Si tel n’était pas le cas, il faudrait complètement changer de système et mettre en place une autre forme de fiscalité. L’assiette pourrait être extrêmement large, tous les biens sans exception étant taxés, y compris les biens professionnels, mais le barème devrait alors être extrêmement réduit. À défaut, nous provoquerions instantanément la délocalisation des entreprises françaises. Ce serait néfaste pour l’investissement et pour l’attractivité économique de notre pays.

Je pense que l’on ne peut pas revenir sur ce principe fondateur de l’IGF, puis de l’ISF aujourd'hui. La commission émet donc un avis défavorable sur l’amendement n° I-194.

L’amendement n° I-195 rectifié tend à limiter le montant de l’abattement sur la résidence principale. Cet abattement de 30 % a été instauré pour plusieurs raisons.

Il s’agissait tout d’abord de tenir compte de la jurisprudence de la Cour de cassation, qui admet des abattements compte tenu de la situation réelle des biens.

Un bien occupé en résidence principale n’est pas un bien liquide. Il faut prendre en compte l’occupation, qui justifie un abattement, communément admis en matière de droits d’enregistrement et d’ISF. Un tel bien ne produit pas non plus de revenus, contrairement à un bien locatif classique, qui est normalement loué et suscite un revenu, ce dernier permettant d’ailleurs de payer l’impôt. Par définition, la résidence principale n’est pas, elle, productrice de revenus.

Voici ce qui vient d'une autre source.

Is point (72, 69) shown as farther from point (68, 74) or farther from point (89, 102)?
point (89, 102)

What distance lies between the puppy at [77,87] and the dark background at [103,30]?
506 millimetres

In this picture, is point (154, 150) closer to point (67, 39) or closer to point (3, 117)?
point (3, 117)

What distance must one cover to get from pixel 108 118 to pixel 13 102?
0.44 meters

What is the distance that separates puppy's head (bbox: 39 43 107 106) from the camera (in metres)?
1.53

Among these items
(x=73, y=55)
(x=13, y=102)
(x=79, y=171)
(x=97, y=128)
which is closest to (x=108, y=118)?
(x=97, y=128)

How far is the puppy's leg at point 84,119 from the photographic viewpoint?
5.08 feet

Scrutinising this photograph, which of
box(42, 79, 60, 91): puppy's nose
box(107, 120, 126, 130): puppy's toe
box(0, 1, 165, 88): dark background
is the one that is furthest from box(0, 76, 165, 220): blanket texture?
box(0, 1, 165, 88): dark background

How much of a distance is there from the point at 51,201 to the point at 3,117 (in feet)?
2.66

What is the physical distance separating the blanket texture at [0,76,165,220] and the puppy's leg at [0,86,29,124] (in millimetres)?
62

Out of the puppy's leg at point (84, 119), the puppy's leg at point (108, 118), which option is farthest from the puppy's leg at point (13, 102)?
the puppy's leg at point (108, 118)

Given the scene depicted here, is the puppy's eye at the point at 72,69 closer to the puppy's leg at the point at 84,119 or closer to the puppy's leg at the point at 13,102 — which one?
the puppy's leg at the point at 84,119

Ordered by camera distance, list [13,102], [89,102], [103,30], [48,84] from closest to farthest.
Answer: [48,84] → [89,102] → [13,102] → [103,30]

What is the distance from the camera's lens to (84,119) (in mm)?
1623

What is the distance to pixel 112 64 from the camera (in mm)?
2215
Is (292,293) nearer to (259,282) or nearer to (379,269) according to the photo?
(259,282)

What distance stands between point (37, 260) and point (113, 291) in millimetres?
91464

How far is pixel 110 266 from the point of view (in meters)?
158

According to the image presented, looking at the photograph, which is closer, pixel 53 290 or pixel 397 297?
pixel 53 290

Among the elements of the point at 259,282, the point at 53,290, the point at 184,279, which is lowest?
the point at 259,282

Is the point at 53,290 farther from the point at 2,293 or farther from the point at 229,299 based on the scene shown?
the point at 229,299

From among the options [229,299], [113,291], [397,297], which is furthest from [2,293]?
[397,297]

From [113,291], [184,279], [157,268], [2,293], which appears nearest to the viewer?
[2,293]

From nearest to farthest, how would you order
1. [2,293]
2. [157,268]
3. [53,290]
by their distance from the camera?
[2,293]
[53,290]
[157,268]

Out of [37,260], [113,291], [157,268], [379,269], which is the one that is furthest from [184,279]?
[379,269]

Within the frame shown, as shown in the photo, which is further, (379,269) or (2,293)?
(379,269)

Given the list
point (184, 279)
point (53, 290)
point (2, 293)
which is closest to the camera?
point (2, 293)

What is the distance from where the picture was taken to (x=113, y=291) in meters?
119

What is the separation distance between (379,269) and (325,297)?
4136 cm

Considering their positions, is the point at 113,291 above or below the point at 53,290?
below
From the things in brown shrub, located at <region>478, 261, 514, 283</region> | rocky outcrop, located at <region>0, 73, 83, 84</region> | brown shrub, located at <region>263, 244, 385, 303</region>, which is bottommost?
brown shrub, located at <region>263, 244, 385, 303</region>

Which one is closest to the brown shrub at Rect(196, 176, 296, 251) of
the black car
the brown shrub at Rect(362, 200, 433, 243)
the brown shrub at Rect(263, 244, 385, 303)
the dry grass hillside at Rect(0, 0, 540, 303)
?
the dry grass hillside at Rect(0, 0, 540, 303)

Par ailleurs, les chiffres montrent une augmentation considérable du produit de l’impôt qui est due en partie, s’agissant des résidences principales, à la hausse des prix de l’immobilier.

Sans même évoquer le cas des producteurs de pommes de terre de l’île de Ré, certaines personnes sont aujourd'hui confrontées à une augmentation de la valeur de leur appartement. Or elles n’y sont pour rien. Elles n’ont pas l’intention de le vendre et ne le peuvent pas, car c’est leur résidence principale, qu’elles ont achetée ou dont elles ont hérité. Elles sont donc soumises à cet impôt du seul fait d’être propriétaires et font face à une augmentation très forte de la fiscalité. L’abattement se justifie donc pleinement.

Il serait bien sûr extrêmement difficile de revenir sur cet abattement. Certes, les prix de l’immobilier ont augmenté, notamment dans les zones tendues, mais les propriétaires subissent plus cet état de fait qu’ils n’en bénéficient.

Telles sont les raisons pour lesquelles la commission est évidemment défavorable à l’amendement n° I-195 rectifié.